I really believe that we have created a system that combines the definition of social justice and equality of the old Swedish model and the Swedish mentality, with the principles of the free market.
The final success factor is perhaps the most controversial – still, among certain politicians, also in Sweden.
And that is the profit factor.
I am totally convinced, that without possibility to make a profit – and to compensate owners and investors for risks through dividends to shareholders – we would not have achieved as much as we now have.
Letting the entrepreneurial spirit flow is a necessity for innovation, and innovation is a necessity for raising standards – not only for products, but also for services.
Education is one of our society’s most important services.
Entrepreneurship is all about taking risks.
If that risk leads to change and improvement, the clients will be flocking and more satisfied.

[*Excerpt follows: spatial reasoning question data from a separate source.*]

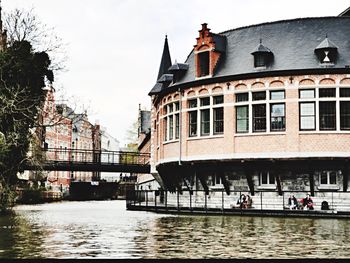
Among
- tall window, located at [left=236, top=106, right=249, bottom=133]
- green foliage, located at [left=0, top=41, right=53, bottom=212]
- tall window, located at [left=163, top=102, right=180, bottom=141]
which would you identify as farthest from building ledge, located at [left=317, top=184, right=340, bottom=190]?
green foliage, located at [left=0, top=41, right=53, bottom=212]

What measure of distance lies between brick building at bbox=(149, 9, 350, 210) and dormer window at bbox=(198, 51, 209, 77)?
38mm

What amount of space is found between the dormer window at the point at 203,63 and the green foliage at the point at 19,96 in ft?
26.8

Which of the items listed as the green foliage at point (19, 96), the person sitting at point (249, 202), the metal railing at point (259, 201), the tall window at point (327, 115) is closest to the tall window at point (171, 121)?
the metal railing at point (259, 201)

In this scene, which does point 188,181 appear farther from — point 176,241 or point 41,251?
point 41,251

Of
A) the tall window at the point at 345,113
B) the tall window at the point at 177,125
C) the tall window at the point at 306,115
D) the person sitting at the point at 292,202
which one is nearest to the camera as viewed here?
the person sitting at the point at 292,202

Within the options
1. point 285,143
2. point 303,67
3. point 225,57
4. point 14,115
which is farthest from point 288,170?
point 14,115

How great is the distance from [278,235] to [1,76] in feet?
56.1

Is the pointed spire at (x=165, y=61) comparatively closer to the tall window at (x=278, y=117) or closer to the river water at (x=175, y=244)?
the tall window at (x=278, y=117)

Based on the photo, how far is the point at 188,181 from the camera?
34.3m

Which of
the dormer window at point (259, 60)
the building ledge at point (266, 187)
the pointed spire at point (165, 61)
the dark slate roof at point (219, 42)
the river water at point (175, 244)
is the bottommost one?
the river water at point (175, 244)

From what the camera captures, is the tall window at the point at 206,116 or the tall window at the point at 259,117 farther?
the tall window at the point at 206,116

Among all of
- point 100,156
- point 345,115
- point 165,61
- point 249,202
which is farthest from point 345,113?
point 100,156

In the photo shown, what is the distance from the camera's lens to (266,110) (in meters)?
29.8

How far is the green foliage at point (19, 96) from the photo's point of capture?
27.9 meters
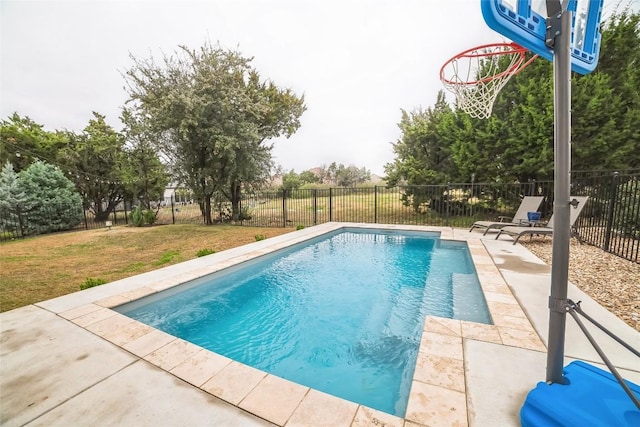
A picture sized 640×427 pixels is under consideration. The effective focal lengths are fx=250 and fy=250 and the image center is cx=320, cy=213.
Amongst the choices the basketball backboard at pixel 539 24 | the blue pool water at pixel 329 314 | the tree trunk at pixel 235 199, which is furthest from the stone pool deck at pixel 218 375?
the tree trunk at pixel 235 199

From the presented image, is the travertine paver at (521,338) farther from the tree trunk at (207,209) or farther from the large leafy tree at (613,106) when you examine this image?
the tree trunk at (207,209)

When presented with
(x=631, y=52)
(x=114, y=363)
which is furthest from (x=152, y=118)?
(x=631, y=52)

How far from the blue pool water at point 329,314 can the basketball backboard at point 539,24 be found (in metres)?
2.35

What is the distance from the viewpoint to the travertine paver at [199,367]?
177cm

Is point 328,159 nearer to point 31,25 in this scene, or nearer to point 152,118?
point 152,118

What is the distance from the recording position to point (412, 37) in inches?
289

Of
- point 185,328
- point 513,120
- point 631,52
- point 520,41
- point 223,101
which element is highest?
point 631,52

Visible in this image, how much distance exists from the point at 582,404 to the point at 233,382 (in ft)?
6.37

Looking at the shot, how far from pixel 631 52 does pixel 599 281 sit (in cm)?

Of course an entrepreneur – a forerunner – wants, and has a natural right to, compensation for that original risk.
This “natural law” is valid for products and services, and of course therefore also for education.
Starting a school requires both capital and talent that are put at risk.
Premises need to be obtained; staff needs to be employed – before there is even one single student in the class rooms.
So, if the schools get satisfied clients and meet, or exceed, required attainments – why shouldn’t a surplus be disposed at the owner’s discretion, for example to give return on the original investments and risks?
“Because the funding is from the tax payers’ money” is the answer from those who naively believe we can have innovation through entrepreneurship in education, without entrepreneurs.
Well, I say: tax payers’ money is already widely used all over the public sector, to compensate product and service providers that make profits.
Defence industry products, busses and trains for public transports, medicines in health care and coffee to the local treasury staff, just to pick a few examples, are all produced by profitable private companies, paid by public funding – and are viewed as natural.
And why is it OK to let tax payers’ money finance private, profitable companies that put up the school buildings or produce the textbooks – but not allowing profits for those who, out of the same public budget, organize and offer the education in itself?
Without allowing, and welcoming, a profit motive in publicly funded education, there will be no innovation, no spreading of pedagogical progress and no improvement of results.
As a tax payer, I want value for the money that I pay to finance public services.
In education, value for money is that students get knowledge and skills necessary for building a good life for themselves and society.
If certain schools make profits from over-performing those who don’t make profit, I prefer my tax money to be transformed into operations profitable in two ways: to the owners – and to society.
I think that the Swedish independent school example shows that the profit motive has given such innovation and improvement of the education, that politicians should consider forcing all public schools to strive for profits too!
But that’s a topic for another speech.
Thank you very much, again, for the invitation – and for your attention!